Captives Seek IRS Change Of Mind

Dec 26, 2007

NU Online News Service, Dec. 26, 1:13 p.m. EST

Groups representing captive insurers made a concerted appeal to the Internal Revenue Service asking it to withdraw a proposal that would change the way captives deduct losses, saying that the ruling is contrary to existing legal precedent.

The IRS’ proposed regulation would require captives to deduct losses on a cash basis rather than an accrual basis by changing the existing treatment of inter-company transactions to match rules governing manufacturing companies not those governing property-casualty insurance companies.

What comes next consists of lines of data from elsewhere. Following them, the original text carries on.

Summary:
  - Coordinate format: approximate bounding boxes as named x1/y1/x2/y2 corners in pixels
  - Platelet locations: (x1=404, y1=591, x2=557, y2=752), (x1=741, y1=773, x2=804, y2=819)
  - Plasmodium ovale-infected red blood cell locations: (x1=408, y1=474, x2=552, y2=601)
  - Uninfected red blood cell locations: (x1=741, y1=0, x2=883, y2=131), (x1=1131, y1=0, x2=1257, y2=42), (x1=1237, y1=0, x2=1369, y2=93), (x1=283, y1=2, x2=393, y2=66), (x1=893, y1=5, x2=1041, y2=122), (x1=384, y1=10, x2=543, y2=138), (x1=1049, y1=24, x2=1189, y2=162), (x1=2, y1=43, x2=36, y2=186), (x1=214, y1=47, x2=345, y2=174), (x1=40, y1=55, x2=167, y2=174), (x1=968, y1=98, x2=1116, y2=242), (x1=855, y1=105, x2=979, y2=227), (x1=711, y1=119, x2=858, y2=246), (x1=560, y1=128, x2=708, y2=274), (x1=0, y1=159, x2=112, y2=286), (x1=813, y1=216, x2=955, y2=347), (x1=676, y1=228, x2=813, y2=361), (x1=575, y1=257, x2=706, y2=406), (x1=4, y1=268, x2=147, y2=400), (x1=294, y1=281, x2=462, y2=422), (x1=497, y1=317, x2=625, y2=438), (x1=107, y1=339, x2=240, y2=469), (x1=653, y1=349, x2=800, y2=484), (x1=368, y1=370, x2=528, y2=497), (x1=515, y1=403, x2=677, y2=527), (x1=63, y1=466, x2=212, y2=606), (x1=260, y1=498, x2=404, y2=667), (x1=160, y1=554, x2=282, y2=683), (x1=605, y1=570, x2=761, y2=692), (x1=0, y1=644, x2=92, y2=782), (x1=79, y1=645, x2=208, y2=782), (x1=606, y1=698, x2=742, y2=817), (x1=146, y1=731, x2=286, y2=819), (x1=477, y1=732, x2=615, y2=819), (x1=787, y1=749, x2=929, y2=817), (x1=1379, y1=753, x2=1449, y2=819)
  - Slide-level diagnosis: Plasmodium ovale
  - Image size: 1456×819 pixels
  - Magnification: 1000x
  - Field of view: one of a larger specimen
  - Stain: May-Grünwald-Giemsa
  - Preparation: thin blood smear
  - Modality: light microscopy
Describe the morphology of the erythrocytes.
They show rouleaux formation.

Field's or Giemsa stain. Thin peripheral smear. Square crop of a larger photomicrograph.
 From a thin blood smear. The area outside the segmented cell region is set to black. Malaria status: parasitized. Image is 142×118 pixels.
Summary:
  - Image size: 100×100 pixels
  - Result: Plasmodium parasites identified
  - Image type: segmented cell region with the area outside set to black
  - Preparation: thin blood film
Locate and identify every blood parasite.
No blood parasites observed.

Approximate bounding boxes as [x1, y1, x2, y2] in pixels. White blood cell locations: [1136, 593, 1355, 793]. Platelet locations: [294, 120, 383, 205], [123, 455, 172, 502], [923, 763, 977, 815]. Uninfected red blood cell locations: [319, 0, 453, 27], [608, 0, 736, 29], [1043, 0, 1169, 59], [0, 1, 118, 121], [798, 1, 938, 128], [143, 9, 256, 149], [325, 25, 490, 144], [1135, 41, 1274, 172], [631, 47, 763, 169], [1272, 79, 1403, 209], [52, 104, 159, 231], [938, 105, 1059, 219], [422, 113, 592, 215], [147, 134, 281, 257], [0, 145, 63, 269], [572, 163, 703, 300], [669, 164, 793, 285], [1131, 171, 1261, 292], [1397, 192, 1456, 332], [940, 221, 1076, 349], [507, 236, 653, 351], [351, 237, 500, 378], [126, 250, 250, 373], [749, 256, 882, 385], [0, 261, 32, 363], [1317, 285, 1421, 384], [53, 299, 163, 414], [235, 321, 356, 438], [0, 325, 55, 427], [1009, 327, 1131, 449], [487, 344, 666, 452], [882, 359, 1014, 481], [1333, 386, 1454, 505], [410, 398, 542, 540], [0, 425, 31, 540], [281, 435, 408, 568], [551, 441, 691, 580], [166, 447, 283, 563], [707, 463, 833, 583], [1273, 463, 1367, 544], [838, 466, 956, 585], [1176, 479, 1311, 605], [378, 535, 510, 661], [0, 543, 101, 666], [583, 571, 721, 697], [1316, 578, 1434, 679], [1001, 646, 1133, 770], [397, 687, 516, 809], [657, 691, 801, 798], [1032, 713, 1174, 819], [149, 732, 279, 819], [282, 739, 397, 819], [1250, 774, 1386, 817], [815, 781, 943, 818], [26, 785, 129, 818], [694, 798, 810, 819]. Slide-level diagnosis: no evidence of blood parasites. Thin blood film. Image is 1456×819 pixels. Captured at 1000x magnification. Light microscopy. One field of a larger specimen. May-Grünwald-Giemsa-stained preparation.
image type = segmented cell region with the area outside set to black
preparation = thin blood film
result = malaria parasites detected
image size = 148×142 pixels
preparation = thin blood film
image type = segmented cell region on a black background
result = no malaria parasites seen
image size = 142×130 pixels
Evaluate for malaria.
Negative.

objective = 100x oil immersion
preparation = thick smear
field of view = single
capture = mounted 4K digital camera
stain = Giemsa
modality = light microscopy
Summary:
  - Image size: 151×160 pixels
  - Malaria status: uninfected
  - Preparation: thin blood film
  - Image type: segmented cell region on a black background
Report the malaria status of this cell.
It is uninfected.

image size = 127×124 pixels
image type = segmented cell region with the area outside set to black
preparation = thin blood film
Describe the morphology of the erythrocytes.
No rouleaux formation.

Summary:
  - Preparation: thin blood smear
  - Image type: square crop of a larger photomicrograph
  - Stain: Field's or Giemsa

Two groups, the Coalition for Fairness to Captive Insurers, which was set up to contest the rule, and the Vermont Captive Insurance Association, in comment letters to the IRS, asked the IRS and the Treasury Department to hold a public hearing on the issue.

The IRS proposed the rule change on Sept. 28 as a revenue-raiser, prompting united opposition from the captive insurance industry. The period for comment on the proposed changes closes Friday.

Besides the Coalition for Fairness to Captive Insurers and the Vermont captive insurers’ trade group, groups representing captives in South Carolina and Montana have also voiced opposition to the proposal in comment letters.

The South Carolina Captive Insurance Association said that, “Numerous judicial decisions have made it clear that the intent of the legislation was to permit captive insurers to deduct losses on an accrual basis, not a cash basis,” citing six court cases. “Given such strong legal precedent, the use of administrative procedures for consolidated tax returns to eliminate this ability to deduct losses on an accrual basis circumvents legislative and judicial intent,” the group said.

In its comment letter to the IRS, the Montana Captive group said, “in the long run, the proposed rule will not enhance government revenues,” but instead would “likely have a negative impact on captive domiciles such as Montana.”

Another impact, the letter said, would be to encourage captives to move offshore, “where they will not be required to pay U.S. income taxes.

“With this movement offshore, Montana jobs will be lost to offshore domiciles, and the related payroll taxes, personal income taxes and state premium tax revenues will decline significantly,” the letter noted.